Excerpt to read –
Validate environment, should be minimum 4G:

$ docker info | grep "Total Memory"
or
$ podman info | grep "memTotal"

Install Vespa CLI:

$ brew install vespa-cli

For local deployment using docker image:

$ vespa config set target local

Pull and start the vespa docker container image:

$ docker pull vespaengine/vespa
$ docker run --detach --name vespa --hostname vespa-container \
  --publish 127.0.0.1:8080:8080 --publish 127.0.0.1:19071:19071 \
  vespaengine/vespa

Download this sample application:

$ vespa clone model-inference myapp && cd myapp

Build the application package:

$ mvn clean package -U

Verify that configuration service (deploy api) is ready:

$ vespa status deploy --wait 300

Deploy the application:

$ vespa deploy --wait 300

Deployment note

It is possible to deploy this app to Vespa Cloud.

Exercise goal – Extend the Vespa deployment walkthrough above, beginning right after its last sentence about deploying the app to Vespa Cloud.

Provided data –

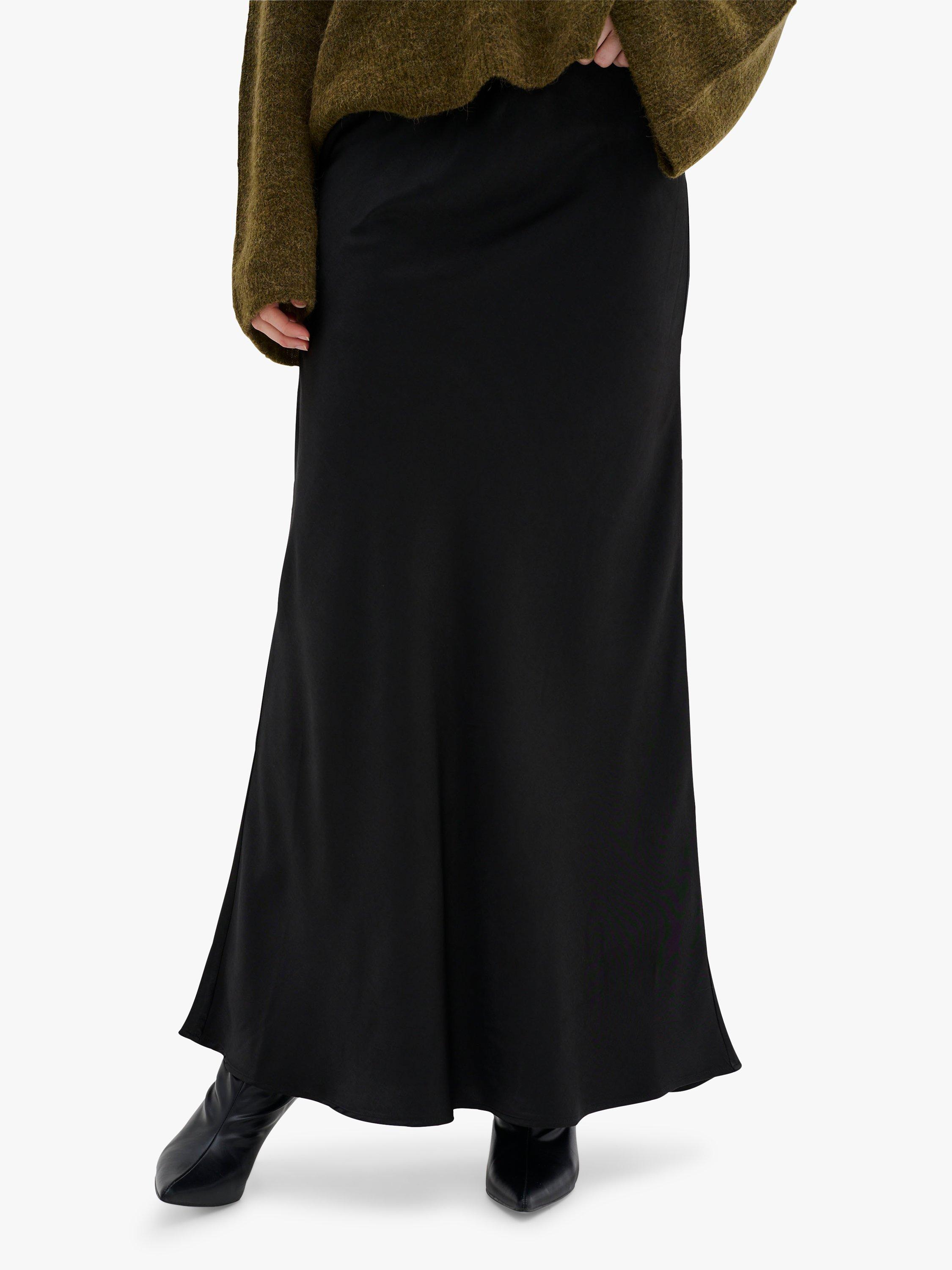 Product image 1 of 5, which shows MY ESSENTIAL WARDROBE Estelle Satin Slip Maxi Skirt, Black, 8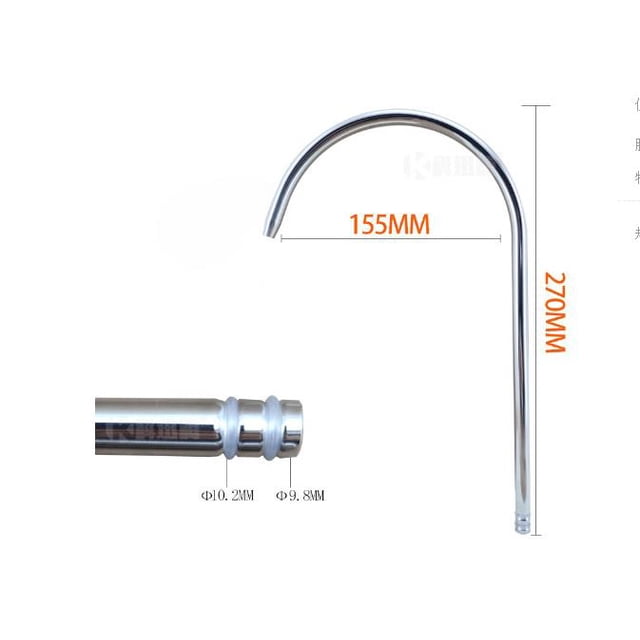 Bec de Robinet en Acier Inoxydable Robuste pour Évier de Cuisine Remplacement avec Design de Coude Gain de Place Argent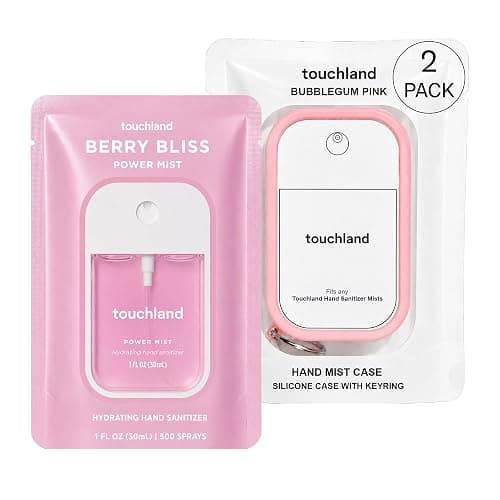 Touchland Pink Pop Set Berry Bliss Hydrating Hand Sanitizer Spray & Case | TSA ready Power Mist with skincare benefits & Bubblegum Pink case. Lush and joyful scent. - Image 1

Response area –
Wait for the application endpoint to become available:

$ vespa status --wait 300

Test the application - run Vespa System Tests which executes a set of basic tests to verify that the application is working as expected:

$ vespa test src/test/application/tests/system-test/model-inference-test.json

Using the REST APIs directly In the following examples we use vespa CLI's curl option, it manages the endpoint url, local or cloud.

List the available models:

$ vespa curl /model-evaluation/v1/

Details of model the transformer model:

$ vespa curl /model-evaluation/v1/transformer

Evaluating the model:

$ vespa curl -- \
  --data-urlencode "input=[[1,2,3]]" \
  --data-urlencode "format.tensors=short" \
  /model-evaluation/v1/transformer/eval

The input here is using literal short form.

Test the application - Java API in a handler

$ vespa curl -- \
  --data-urlencode "input={{x:0}:1,{x:1}:2,{x:2}:3}" \
  --data-urlencode "model=transformer" \
  /models/

The input here is:

    { {x:0}:1, {x:1}:2, {x:2}:3 }

The model expects type tensor(d0[],d1[]), but the handler transforms the tensor to the correct shape before evaluating the model.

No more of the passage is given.